Our 40,000 strong HI profession, partnering with several hundred thousand clinicians in the care of the health of millions of Canadians, are passionately building on the service and work of four decades and COACH has been there, continually advancing as the valued, vital and respected association for HI in Canada. Let’s celebrate that!

As I step down this spring from my work as CEO of COACH, I can look back at the challenges, changes, successes and difficulties of over three decades of service, hard work and passion for what we now call digital health. In all that, I am extremely proud to be a member of our HI community and of all we have accomplished together.

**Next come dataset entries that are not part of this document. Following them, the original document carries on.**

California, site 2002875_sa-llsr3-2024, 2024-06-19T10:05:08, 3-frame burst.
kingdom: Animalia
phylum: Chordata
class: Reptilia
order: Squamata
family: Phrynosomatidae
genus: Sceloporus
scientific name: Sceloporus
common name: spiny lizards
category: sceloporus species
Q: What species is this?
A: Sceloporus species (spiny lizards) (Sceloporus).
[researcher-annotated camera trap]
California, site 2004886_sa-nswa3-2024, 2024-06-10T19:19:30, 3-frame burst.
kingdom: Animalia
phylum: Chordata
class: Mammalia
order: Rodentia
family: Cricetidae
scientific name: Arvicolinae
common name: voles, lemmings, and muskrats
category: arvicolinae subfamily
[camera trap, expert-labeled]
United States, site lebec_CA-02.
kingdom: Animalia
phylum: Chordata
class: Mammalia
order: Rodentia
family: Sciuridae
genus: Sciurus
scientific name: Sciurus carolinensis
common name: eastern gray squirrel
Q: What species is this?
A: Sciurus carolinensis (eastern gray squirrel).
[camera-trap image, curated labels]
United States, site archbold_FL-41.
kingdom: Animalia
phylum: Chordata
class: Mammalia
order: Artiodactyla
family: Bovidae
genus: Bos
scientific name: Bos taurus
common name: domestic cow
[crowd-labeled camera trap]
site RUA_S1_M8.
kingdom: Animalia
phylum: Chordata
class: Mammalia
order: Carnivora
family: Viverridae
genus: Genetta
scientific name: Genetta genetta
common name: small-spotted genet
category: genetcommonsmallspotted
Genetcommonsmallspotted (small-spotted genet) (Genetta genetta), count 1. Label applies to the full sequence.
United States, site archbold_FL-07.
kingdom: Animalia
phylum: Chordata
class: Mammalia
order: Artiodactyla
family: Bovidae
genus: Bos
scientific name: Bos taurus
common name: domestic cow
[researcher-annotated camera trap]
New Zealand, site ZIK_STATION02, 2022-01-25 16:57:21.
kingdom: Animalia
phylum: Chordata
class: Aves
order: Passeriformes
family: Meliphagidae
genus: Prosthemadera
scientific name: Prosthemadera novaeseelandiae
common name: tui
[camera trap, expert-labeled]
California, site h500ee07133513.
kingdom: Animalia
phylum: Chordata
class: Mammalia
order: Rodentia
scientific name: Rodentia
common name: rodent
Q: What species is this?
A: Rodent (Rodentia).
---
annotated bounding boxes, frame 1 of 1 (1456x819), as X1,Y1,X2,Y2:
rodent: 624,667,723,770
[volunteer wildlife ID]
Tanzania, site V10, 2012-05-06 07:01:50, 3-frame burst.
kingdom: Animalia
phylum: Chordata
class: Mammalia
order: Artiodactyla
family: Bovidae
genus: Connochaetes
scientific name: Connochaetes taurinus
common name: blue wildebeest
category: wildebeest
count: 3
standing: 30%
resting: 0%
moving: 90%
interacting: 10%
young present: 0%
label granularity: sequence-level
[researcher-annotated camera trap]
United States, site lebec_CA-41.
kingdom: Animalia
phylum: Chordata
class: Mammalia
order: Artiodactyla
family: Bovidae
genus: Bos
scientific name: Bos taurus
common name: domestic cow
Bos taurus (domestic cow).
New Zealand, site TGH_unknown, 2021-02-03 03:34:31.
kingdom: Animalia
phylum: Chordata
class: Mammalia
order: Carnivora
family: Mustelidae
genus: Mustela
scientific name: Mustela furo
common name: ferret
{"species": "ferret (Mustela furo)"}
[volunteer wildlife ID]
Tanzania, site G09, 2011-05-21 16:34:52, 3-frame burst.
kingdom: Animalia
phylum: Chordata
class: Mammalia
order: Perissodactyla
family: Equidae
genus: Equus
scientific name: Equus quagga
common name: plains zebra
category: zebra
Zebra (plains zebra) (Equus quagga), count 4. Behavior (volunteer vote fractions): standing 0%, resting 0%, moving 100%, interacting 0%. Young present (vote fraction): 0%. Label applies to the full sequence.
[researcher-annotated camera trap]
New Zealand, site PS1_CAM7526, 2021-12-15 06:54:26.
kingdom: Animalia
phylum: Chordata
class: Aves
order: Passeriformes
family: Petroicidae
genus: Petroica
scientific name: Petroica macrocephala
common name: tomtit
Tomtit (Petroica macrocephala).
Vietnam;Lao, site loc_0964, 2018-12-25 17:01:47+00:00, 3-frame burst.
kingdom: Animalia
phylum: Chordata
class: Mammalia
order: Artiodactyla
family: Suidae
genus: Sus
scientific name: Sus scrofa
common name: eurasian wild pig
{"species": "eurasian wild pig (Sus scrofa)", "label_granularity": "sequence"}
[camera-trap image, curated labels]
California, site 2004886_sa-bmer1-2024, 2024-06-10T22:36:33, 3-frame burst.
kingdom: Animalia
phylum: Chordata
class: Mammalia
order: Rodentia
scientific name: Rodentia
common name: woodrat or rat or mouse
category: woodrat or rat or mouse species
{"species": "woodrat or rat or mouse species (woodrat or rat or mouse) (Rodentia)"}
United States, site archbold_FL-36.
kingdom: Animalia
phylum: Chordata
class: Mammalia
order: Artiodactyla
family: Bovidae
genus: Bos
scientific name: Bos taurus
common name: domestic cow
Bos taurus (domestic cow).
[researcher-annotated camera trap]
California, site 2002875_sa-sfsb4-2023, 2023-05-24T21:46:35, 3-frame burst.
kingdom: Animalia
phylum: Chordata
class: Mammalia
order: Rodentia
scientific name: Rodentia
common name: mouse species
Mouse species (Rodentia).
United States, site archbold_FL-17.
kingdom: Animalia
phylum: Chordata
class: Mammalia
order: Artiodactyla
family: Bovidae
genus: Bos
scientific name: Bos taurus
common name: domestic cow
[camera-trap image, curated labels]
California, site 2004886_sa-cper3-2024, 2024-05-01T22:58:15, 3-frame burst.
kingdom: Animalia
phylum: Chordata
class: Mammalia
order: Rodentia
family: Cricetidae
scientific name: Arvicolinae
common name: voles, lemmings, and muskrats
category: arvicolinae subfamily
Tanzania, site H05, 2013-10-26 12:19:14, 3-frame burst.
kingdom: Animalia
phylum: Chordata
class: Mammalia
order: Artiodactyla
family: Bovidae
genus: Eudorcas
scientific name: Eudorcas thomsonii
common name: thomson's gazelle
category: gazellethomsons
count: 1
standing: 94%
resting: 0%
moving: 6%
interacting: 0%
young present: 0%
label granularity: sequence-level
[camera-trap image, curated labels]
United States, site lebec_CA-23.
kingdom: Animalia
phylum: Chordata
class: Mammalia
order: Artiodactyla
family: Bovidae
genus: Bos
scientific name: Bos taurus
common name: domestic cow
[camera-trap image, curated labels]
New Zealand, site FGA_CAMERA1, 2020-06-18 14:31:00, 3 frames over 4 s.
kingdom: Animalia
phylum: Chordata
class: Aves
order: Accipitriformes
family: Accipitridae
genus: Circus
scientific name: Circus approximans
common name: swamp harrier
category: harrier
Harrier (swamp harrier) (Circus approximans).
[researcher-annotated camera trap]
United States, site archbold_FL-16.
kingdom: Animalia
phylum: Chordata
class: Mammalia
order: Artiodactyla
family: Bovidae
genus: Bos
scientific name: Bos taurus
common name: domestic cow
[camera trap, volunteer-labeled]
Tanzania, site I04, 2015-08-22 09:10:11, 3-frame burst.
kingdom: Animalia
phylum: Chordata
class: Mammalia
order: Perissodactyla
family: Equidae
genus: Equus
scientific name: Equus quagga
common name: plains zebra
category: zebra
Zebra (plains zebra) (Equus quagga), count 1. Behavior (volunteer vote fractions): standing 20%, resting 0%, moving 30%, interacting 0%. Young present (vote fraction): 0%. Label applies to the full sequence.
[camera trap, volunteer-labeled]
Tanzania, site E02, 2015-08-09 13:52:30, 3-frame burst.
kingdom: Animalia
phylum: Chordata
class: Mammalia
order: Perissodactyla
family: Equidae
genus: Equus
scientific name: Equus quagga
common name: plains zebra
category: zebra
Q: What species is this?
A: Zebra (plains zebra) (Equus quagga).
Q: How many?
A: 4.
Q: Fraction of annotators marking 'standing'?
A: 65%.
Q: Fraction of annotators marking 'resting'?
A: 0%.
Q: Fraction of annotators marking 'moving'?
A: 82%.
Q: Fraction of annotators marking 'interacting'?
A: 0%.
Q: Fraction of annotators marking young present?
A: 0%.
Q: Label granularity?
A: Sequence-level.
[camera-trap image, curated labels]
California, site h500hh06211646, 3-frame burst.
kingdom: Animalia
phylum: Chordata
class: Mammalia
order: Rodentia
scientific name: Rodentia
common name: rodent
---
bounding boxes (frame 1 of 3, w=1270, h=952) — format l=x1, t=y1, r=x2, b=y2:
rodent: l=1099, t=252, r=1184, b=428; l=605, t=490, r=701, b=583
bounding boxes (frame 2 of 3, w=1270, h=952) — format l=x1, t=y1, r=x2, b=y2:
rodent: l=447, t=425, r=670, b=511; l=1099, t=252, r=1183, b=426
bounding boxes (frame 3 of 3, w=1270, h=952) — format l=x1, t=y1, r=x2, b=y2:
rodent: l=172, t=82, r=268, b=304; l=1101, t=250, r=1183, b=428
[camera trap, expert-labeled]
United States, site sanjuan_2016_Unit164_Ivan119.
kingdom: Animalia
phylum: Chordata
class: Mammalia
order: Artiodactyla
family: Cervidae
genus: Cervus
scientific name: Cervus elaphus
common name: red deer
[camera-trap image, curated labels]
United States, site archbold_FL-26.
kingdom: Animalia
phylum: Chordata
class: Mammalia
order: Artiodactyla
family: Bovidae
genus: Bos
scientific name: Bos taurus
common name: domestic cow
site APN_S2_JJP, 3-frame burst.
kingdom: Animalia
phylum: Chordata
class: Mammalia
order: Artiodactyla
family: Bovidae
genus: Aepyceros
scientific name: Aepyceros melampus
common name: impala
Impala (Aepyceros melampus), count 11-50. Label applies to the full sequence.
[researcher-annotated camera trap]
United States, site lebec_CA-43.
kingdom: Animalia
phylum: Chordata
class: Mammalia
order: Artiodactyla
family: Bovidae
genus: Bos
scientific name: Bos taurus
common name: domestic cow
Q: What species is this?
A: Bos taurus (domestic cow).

Most of all, I’m so very thankful for the cherished friendships and connections with everyone I’ve met and worked with in those years. You have given me such an awesome lifetime career that I couldn’t have imagined as fresh university grad in ’75. And you will have great success in your careers and continue to shape our beloved COACH into the next decade. I will miss you, but we will connect yet again in spirit and in whatever my future holds.

In the meantime, raise a toast with me to all of us and to COACH’s 40th anniversary!